* _Text under study_
--------------------------------

Who Were the Tibetans?

The Tibetans were highland warriors who transformed themselves from scattered mountain clans into masters of an empire stretching from the Tarim Basin to Bengal. In barely two centuries, they went from obscurity to becoming Tang China's most dangerous rival, raiding Chinese territory at will, briefly capturing the Tang capital of Chang'an itself, and controlling crucial stretches of the Silk Road. Their armies descended from passes that should have been impassable, their horses thrived at altitudes that left lowland mounts gasping, and their soldiers fought with a ferocity born of harsh mountain existence. Yet these same warriors embraced Buddhism with extraordinary intensity, building monasteries across their realm and patronizing scholars whose translations would shape Tibetan culture for a millennium.

Homeland and Way of Life

The Tibetan plateau is the highest inhabited region on earth — a vast expanse of grassland, desert, and glacier averaging over 4,500 meters above sea level, where the air holds half the oxygen of lowland regions and winter temperatures plunge far below freezing. Only people born to this altitude could thrive there; invading armies from lower elevations simply could not breathe well enough to fight. Tibetans adapted over generations, their blood carrying more oxygen, their lungs expanding to compensate for thin air. This physiological advantage made their homeland impregnable while allowing them to raid downward into territories where defenders could not pursue.

Life on the plateau centered on herding — yaks, sheep, goats, and horses grazing across seasonal pastures too high for agriculture. Yaks provided everything: milk, meat, wool, leather, and transport across terrain no other animal could manage. Barley grew in protected valleys, the staple grain roasted and ground into tsampa that travelers carried for months. Nomadic bands followed their herds through annual circuits; settlements clustered in valleys where irrigation was possible. The harsh environment bred self-reliance, endurance, and the martial skills necessary for protecting herds from raiders — qualities that translated directly into military effectiveness when chiefs united the clans for conquest.

Warfare, Power, and Limits

The Tibetan Empire emerged with stunning speed under Songtsen Gampo in the early seventh century. Within decades, unified Tibetan armies were striking in every direction — westward into Central Asia, eastward against Tang China, southward into Nepal and India. Their military advantages were formidable: cavalry acclimatized to high altitude could descend on lowland enemies who could not effectively counterattack into the mountains; their soldiers, hardened by plateau existence, endured conditions that broke other armies; their strategic position athwart the Silk Road gave them leverage over the richest trade routes in Asia.

--------------------------------

* _Exercise requirements_
[1] Answer these questions using the passage on the Tibetans:
(a) What is the average elevation of the Tibetan plateau?
(b) From which grain is tsampa made?
(c) Under whom did the Tibetan Empire emerge?
[2] Pick up the passage on the Tibetans after its last sentence and carry it forward in the same style.

(Brief web captions)
--------------------------------

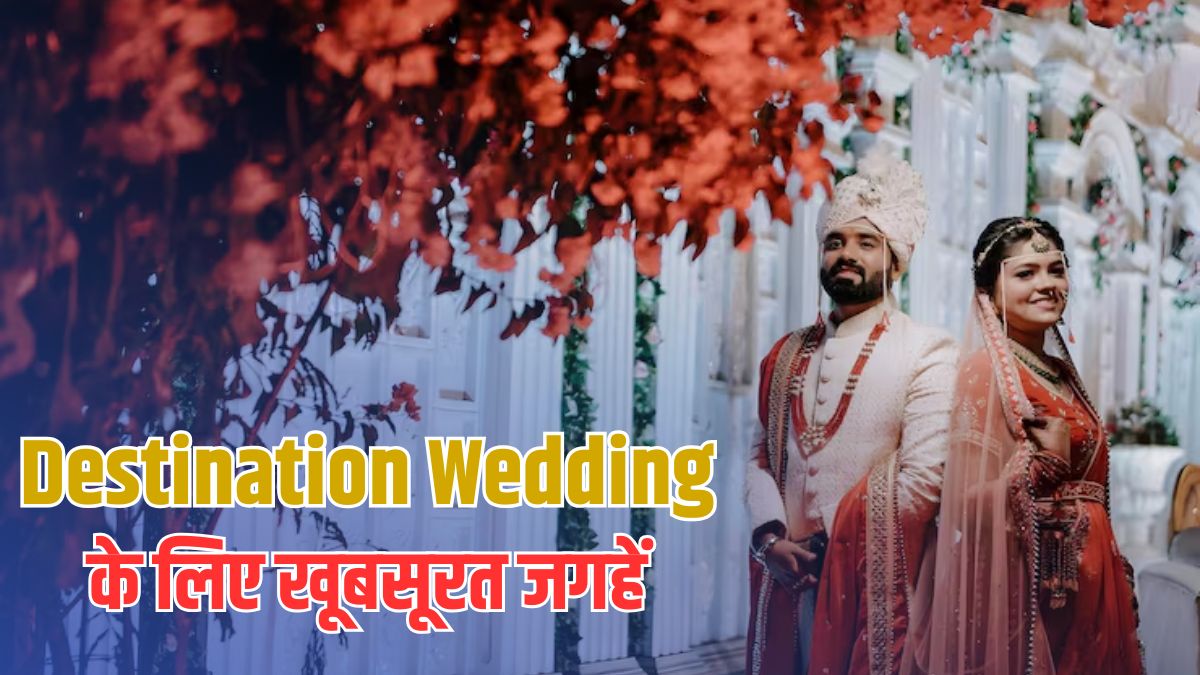 2026 में होने वाली है शादी? स्पेन से लेकर अलीबाग तक, ये 5 जगहें Destination Wedding के ल‍िए रहेंगी बेस्‍ट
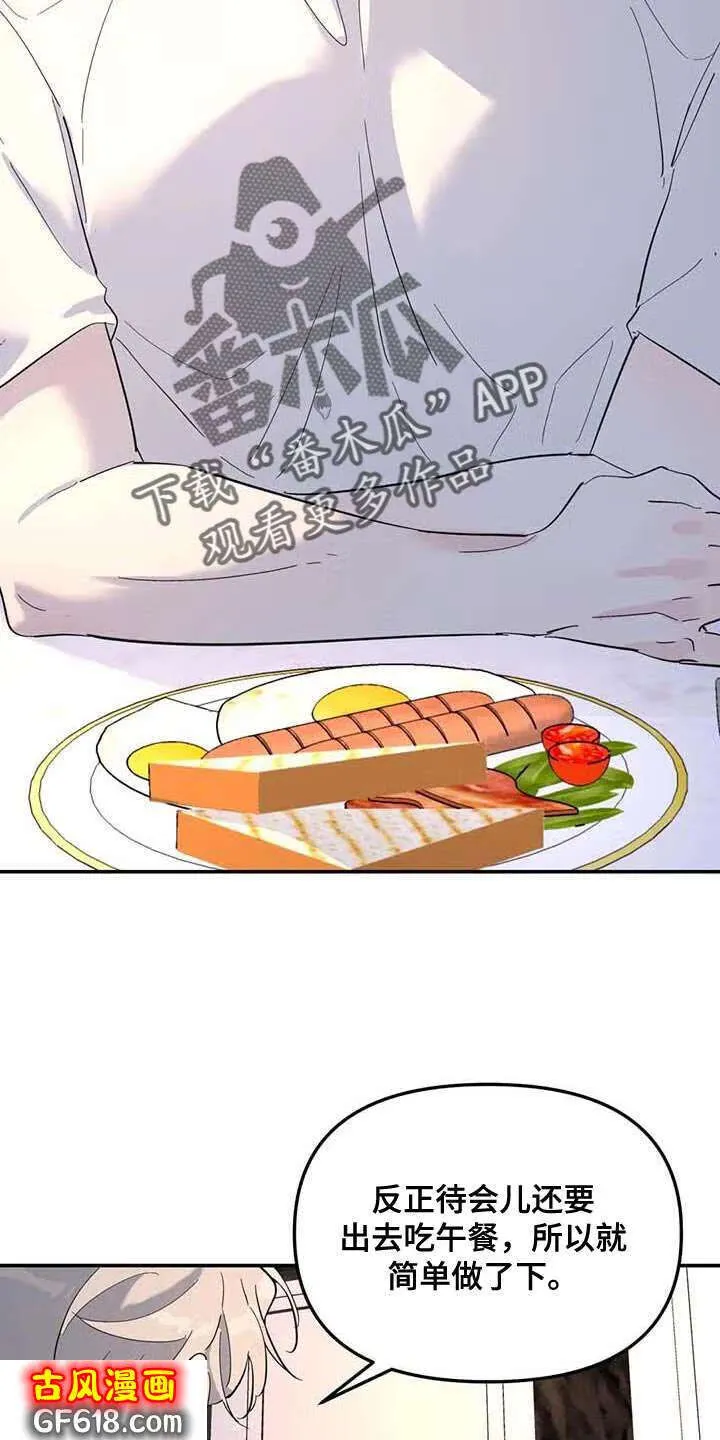 第59话：上大学 第3页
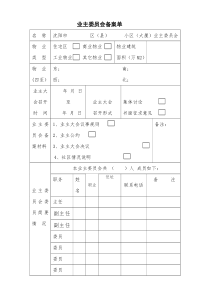 沈阳市业主委员会备案单-附件-全部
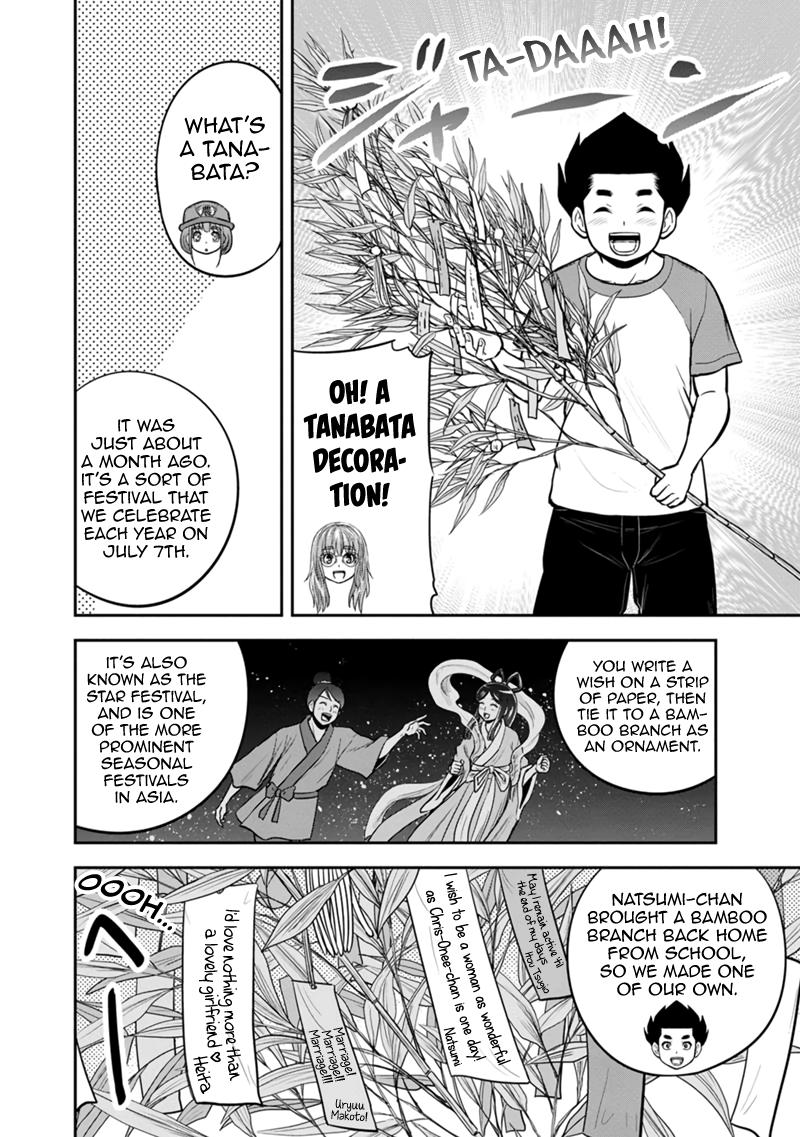 Orenchi ni Kita Onna Kishi to Inakagurashi Surukotoninatta Ken Chap 105 - Next Chap 106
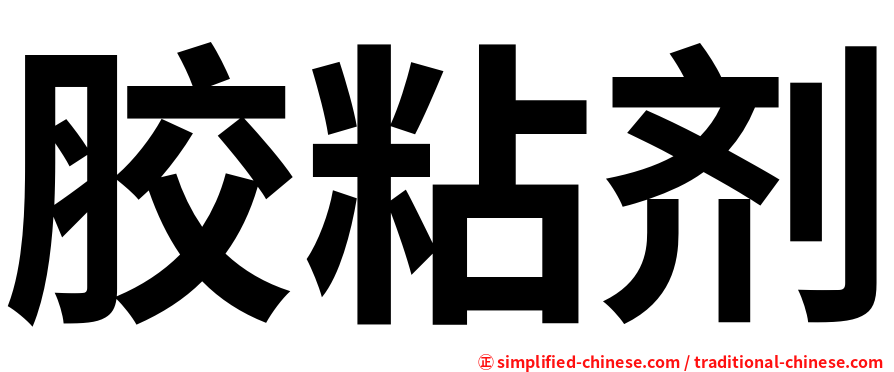 胶粘剂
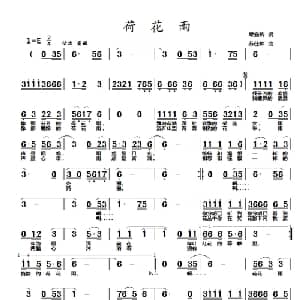 荷花雨_通俗唱法乐谱_词曲:梁宠传 苏仕帅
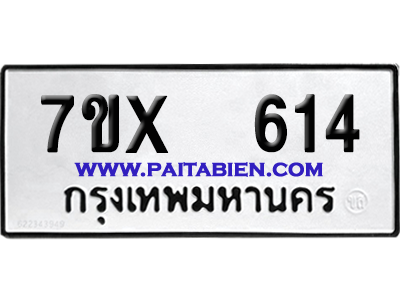 จองทะเบียนรถ 7ขx 614 จากกรมขนส่ง อย่างถูกต้อง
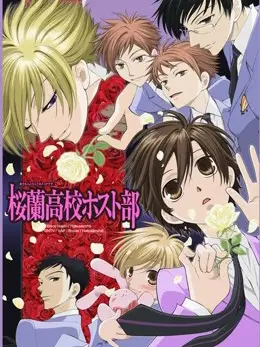 Ouran High School Host Club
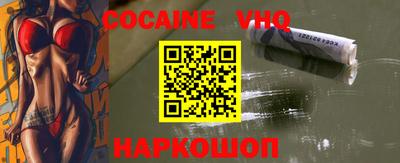 MDMA Обнинск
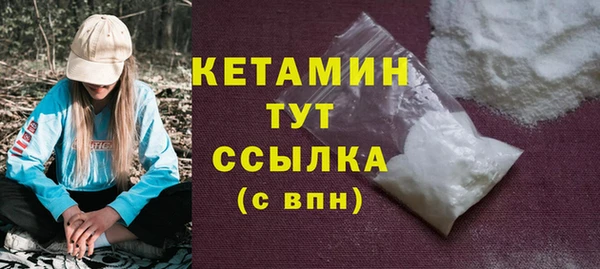 мяу мяу мука Нефтекумск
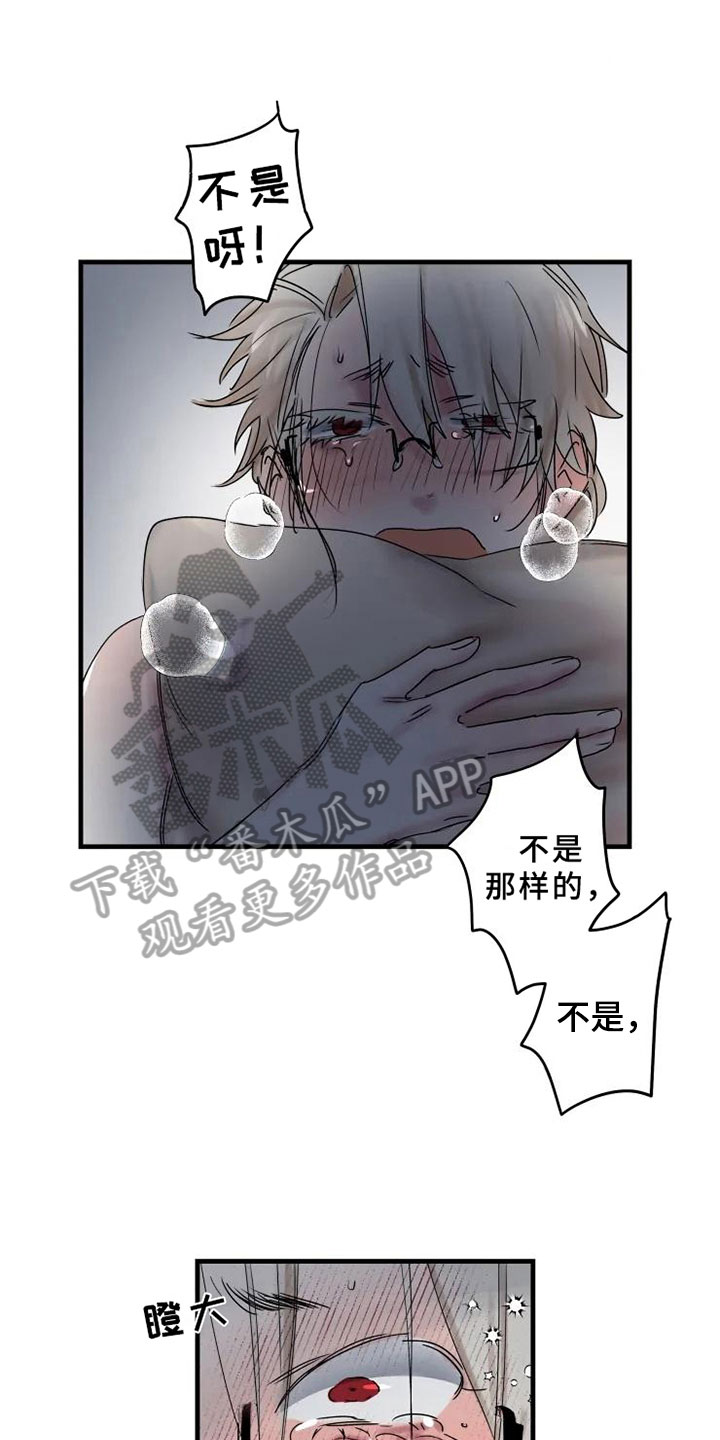 第15章：完败7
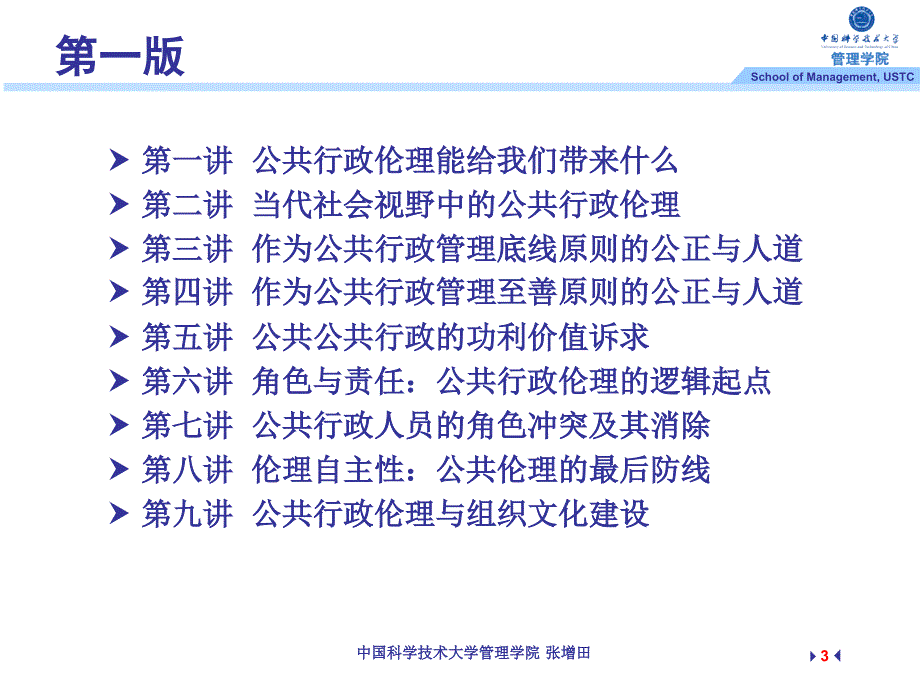 中国科大MPA公共行政伦理案例教学的探索与实践_第3页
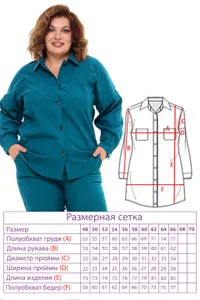 Костюм 2821 Fabrika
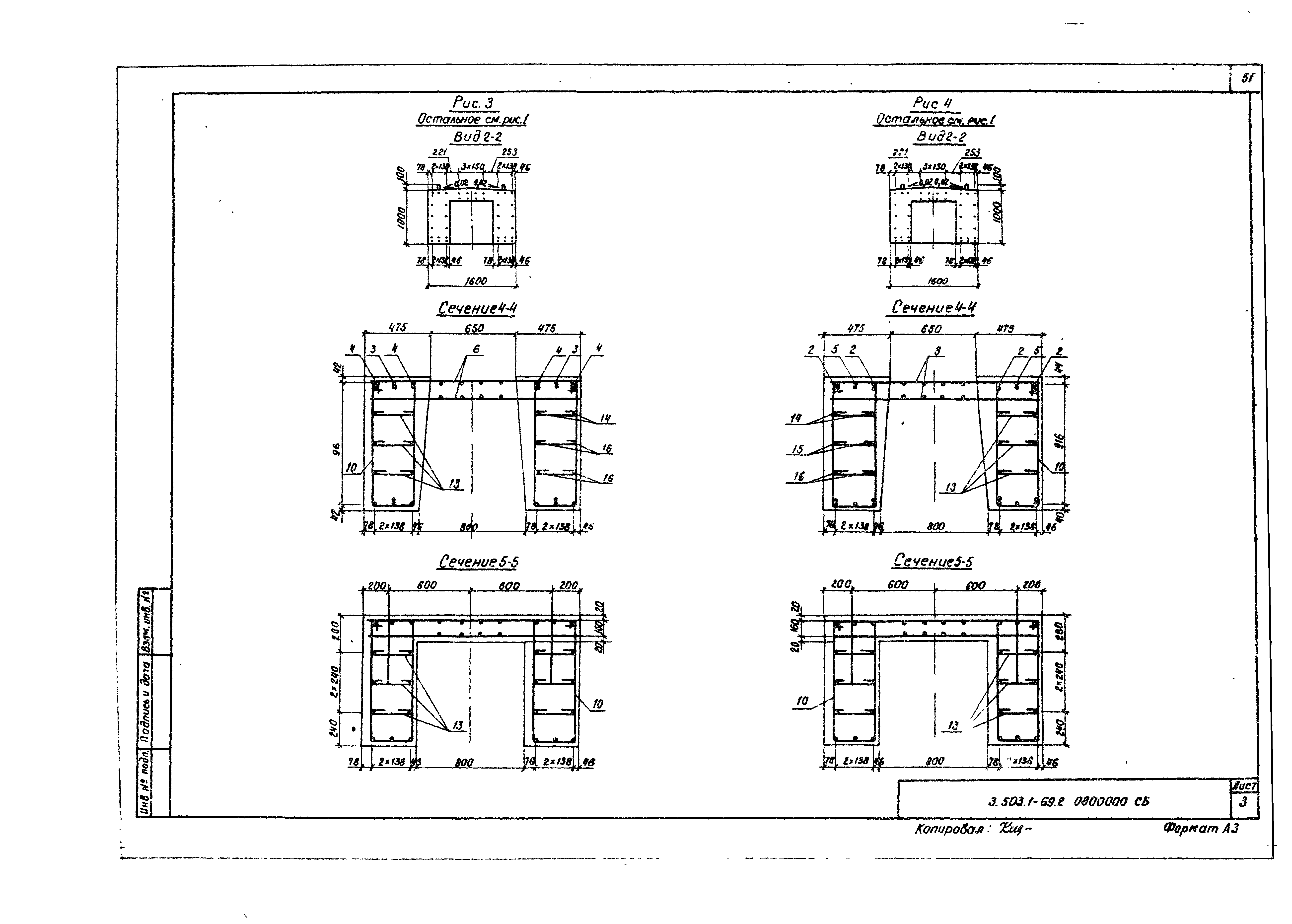 Серия 3.503.1-69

--------------------------------

* _Answers for the tasks_
[1]
(a) Over 4,500 meters above sea level.
(b) Barley, roasted and ground.
(c) Songtsen Gampo, in the early seventh century.

[2]
The capture of Chang'an in 763 CE — however brief — demonstrated Tibetan power at its peak. Tang China, convulsed by the An Lushan Rebellion, could not prevent Tibetan forces from occupying the imperial capital itself. For decades afterward, Tibet controlled the Gansu corridor and the oasis states of the Tarim Basin, extracting tribute and controlling trade. Yet expansion had limits. Tibetan armies could raid but not hold lowland territories permanently; garrisons at lower altitudes sickened and weakened. The empire overstretched, facing simultaneous conflicts with China, the Abbasid Caliphate, the Nanzhao kingdom, and various Central Asian powers. When internal conflicts erupted in the ninth century, the empire fragmented as quickly as it had formed.

Beliefs, Customs, and Society

Before Buddhism, Tibetans practiced a shamanic religion later called Bon — a complex of rituals, divination, and spirit worship centered on sacred mountains, sky burial of the dead, and priest-magicians who mediated between human and supernatural worlds. Elements of Bon persisted beneath Buddhist overlay, giving Tibetan Buddhism its distinctive character: the prayer flags fluttering on mountain passes, the ritual use of human bone, the identification of sacred landscape features, all echo pre-Buddhist practice.

Buddhism arrived through royal patronage. Songtsen Gampo married Buddhist princesses from Nepal and Tang China; his successors invited Indian masters to translate scriptures and establish monasteries. The transformation was profound but contested — conservative nobles saw Buddhism as foreign corruption, and the religion's emphasis on non-violence sat uneasily with imperial conquest. King Langdarma's persecution of Buddhism in the 840s reflected this tension; his assassination by a Buddhist monk and the subsequent imperial collapse left Tibet fragmented but ultimately Buddhist. The monasteries that emerged from the chaos would dominate Tibetan society for the next thousand years.

Contacts, Conflicts, and Legacy

Tibet's imperial period placed it at the center of Asian power politics. Treaties with Tang China — inscribed on stone pillars that still stand — acknowledged Tibet as an equal, a recognition few states ever received from Chinese emperors. Tibetan control of Silk Road oases gave them access to the wealth of international trade and cultural influences from Persia, India, and China simultaneously. Tibetan translations of Sanskrit Buddhist texts preserved works lost in India itself; Tibetan scholars developed a written language and literary tradition during this period that would become vehicles for one of Asia's great civilizations.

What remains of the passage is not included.